Try these cocktails
The Bellevue-Stratford Hotel, a landmark building, stands proudly at the corner of Broad and Walnut in Philadelphia. The Bellevue, once one of the grandest hotels, a place to see and be seen, a destination of quality and luxury, is now merely a shadow of it’s former self. The grandeur of the Bellevue didn’t last, and even with the restoration effort of the 1970s and 80s, it remains little more than an historic building, but what a building it is. Yes, the beautiful and famous building is still one of Philadelphia’s treasured hotels, known for many things including an important part in the history of the now classic Clover Club cocktail.
During the hotel’s glory days, you could find all manner of guests, some overnight patrons, others regulars who would attend various affairs, and social clubs, who would use the facilities for regular meetings. In the days before prohibition, there met a select group of journalists called the Clover Club. Beginning in 1882, the Clover Club met every month, and, by 1910 the Clover Club cocktail, named for the stalwart group, first appears in print. Given such a rich history, it would seem expectations are a bit elevated for this particular drink.
The final result, a cocktail named for that exclusive Philadelphia social club, doesn’t disappoint. The Clover Club does require some preparation, raspberry syrup is a key ingredient, but it’s not hard to prepare, and results in a beverage that’s nice and smooth from the egg white and as tasty as a raspberry smoothie. Without all the annoying seeds, of course.
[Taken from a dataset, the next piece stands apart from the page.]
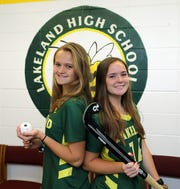 Lakeland teammates Erin Daly, left, and Jenna McCrudden share the Westchester/Putnam field hockey player of the year award. Here they are pictured at the school in Shrub Oak, Dec. 13, 2019.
Gin, lemon, raspberry syrup, and egg white. That’s it. Over the years vermouth was added to the ingredients, but we find it unnecessary. Interesting, yes, but not really needed in this classic sour. We do, however, recommend a nice dry gin. The Walter Collective is a good choice here. It’s dry, it’s focused, yes, you get a strong sense of the juniper, but, unlike the classic London dry, it’s not as sharp, adding a bit more dimension, softening the edge and finishing, as many American gins do, with citrus and spice, but in a good way that invites you back for more. Perfect for us, we prefer assertive gin in a sour, and matched with house made raspberry syrup and lemon, well, we like it very much.
The original Clover Club may be long gone, and the fancy hotel may have lost it’s luster, but it still stands at the corner of Broad and Market, and the cocktail named for one of the Bellevue’s regular groups is still served, and enjoyed by many, even if they’ve never heard of the original social club. The best part is you can give it a try without having to travel to Philly.
Raspberry simple syrup
1 pint raspberries
1 cup sugar
1 cup water
Place the ingredients in a pan and bring to a near boil. Remove from heat and let sit for 4 minutes. Strain the berries and let cool. Store in the refrigerator for up to 2 weeks.
Clover Club Cocktail
1 1/2 oz The Walter Collective Gin
1/2 oz Lemon juice
1/2 oz House made raspberry simple syrup
1 egg white (use a small or medium egg)
Shake with ice, then strain and shake again without ice. We prefer the reverse dry shake, because shaking with ice first makes the shaker cold, and it will seal better if you dry shake after, rather than before. Serve up, and garnish with fresh raspberries.